The largest chemical warfare campaign in the history of the world ended in 1975, but its damaging effects on human health continue to this day. Between 1961 and 1971, the US army sprayed 80 million liters of Agent Orange, containing 366 kilograms of dioxin over 30,000 square miles of southern Vietnam. Between 2.1 to 4.8 million Vietnamese were directly exposed to Agent Orange and other herbicides during the Vietnam War and have suffered the vicious effects of the toxic defoliant, including birth defects and cancer, for more than 40 years.
Hands-On Saigon began assisting victims of Agent Orange in 2000. By January 2011, 48 poor families had been provided with 60 piglets, 17 cows and 11 water buffaloes.

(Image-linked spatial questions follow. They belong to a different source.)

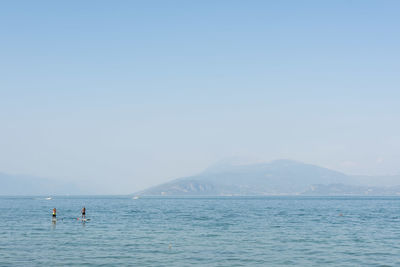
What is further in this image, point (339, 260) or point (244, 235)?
point (244, 235)

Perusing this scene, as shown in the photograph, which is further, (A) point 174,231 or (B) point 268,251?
(A) point 174,231

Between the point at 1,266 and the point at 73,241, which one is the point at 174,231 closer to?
the point at 73,241

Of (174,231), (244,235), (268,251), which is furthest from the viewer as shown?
(174,231)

In some cases a small gift of cash was also given for feed, tools, and shelters.
One hundred handicapped children, pictured on the right below, who suffer from the deforming effects of Agent Orange received a donation of medical equipment and other gifts at Thanh Xuan Peace Village in Hanoi.
More recently (December 2010-January 2011), assistance was provided for nine of these needy AO families in the rural area of central Thanh Hoa province, one of the poorest areas in Vietnam. Each family was given a young heifer and in one case, a shelter was also built to house the young cow. The heifers, which all looked very healthy and well cared for, were younger than those donated in previous years.

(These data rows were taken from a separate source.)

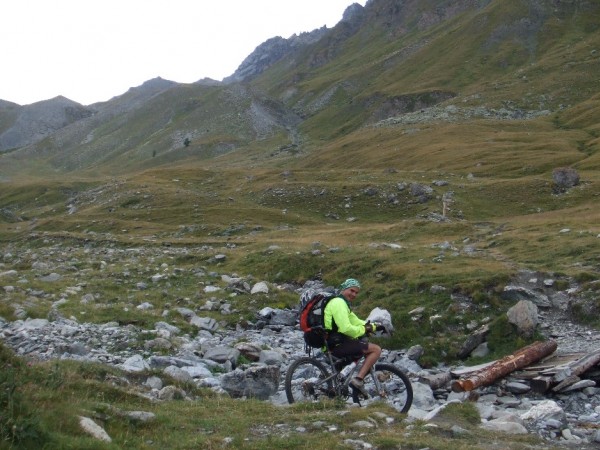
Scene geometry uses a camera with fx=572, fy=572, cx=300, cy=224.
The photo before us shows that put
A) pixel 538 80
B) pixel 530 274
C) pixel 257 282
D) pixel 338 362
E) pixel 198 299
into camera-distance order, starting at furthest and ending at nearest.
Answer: pixel 538 80 < pixel 257 282 < pixel 198 299 < pixel 530 274 < pixel 338 362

Hands-On Saigon team members pose with one of the recipients and his new heifer next to an enormous haystack. The document shown below declares that it has been officially confirmed through testing that the man’s illness was caused by the dioxin Agent Orange. It is rare for AO victims to have such proof, as the government no longer pays for the expensive testing.
This AO victim insisted on serving tea, a thoughtful demonstration of hospitality, even though his afflictions made every movement difficult. His little son was very nervous about the foreigners—the first he’d ever seen. The bamboo “bong” on the table is a common item in many houses and is used for smoking locally grown tobacco. On the right, the young farmer is emerging from the shelter with his new heifer.

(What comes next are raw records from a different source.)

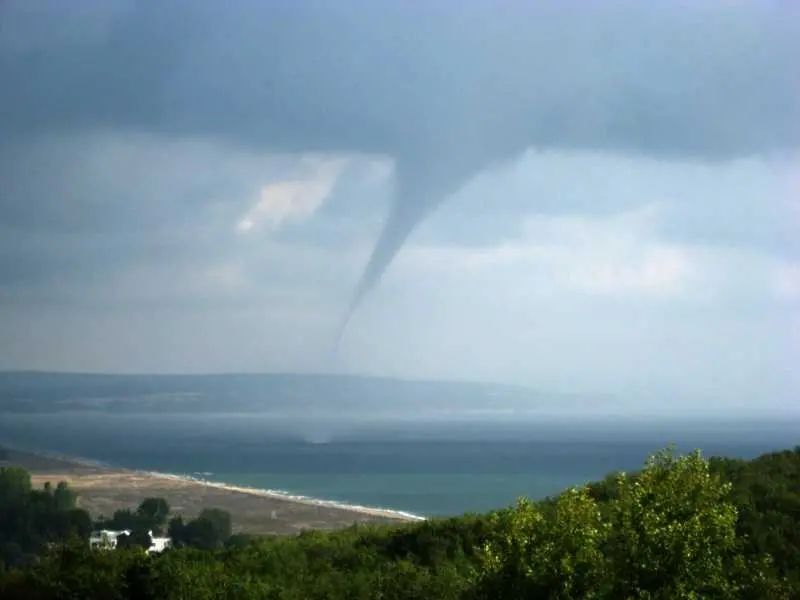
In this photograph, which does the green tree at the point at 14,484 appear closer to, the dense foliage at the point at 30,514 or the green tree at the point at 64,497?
the dense foliage at the point at 30,514

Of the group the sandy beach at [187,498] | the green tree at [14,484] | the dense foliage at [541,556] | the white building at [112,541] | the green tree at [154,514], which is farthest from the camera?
the green tree at [14,484]

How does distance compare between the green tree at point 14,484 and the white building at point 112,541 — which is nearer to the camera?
the white building at point 112,541

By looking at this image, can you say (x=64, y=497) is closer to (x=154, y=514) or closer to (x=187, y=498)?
(x=154, y=514)

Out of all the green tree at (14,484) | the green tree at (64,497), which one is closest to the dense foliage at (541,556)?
the green tree at (64,497)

Below is a second generation AO victim (Down’s syndrome) who really loves his new heifer. Kjell (left) befriended the young man on the right, also second generation AO victim, whose parents died. He will look after the new heifer with the help of his grandmother.
Below are phtos of another AO family with a Down’s syndrome daughter. Three of their other 4 children were also born handicapped, but died young. Pictured on the right is the severely handicapped daughter of another poor farmer contaminated by AO. She’s over 30, but is more like a two-year old, living in her own world.
In the photo below, two heifers share the same shelter, as one of the two new owners (on the right) had no place to keep his heifer, yet. So, Hands-On Saigon gave an additional donation to help this AO victim build a simple shelter for his young cow.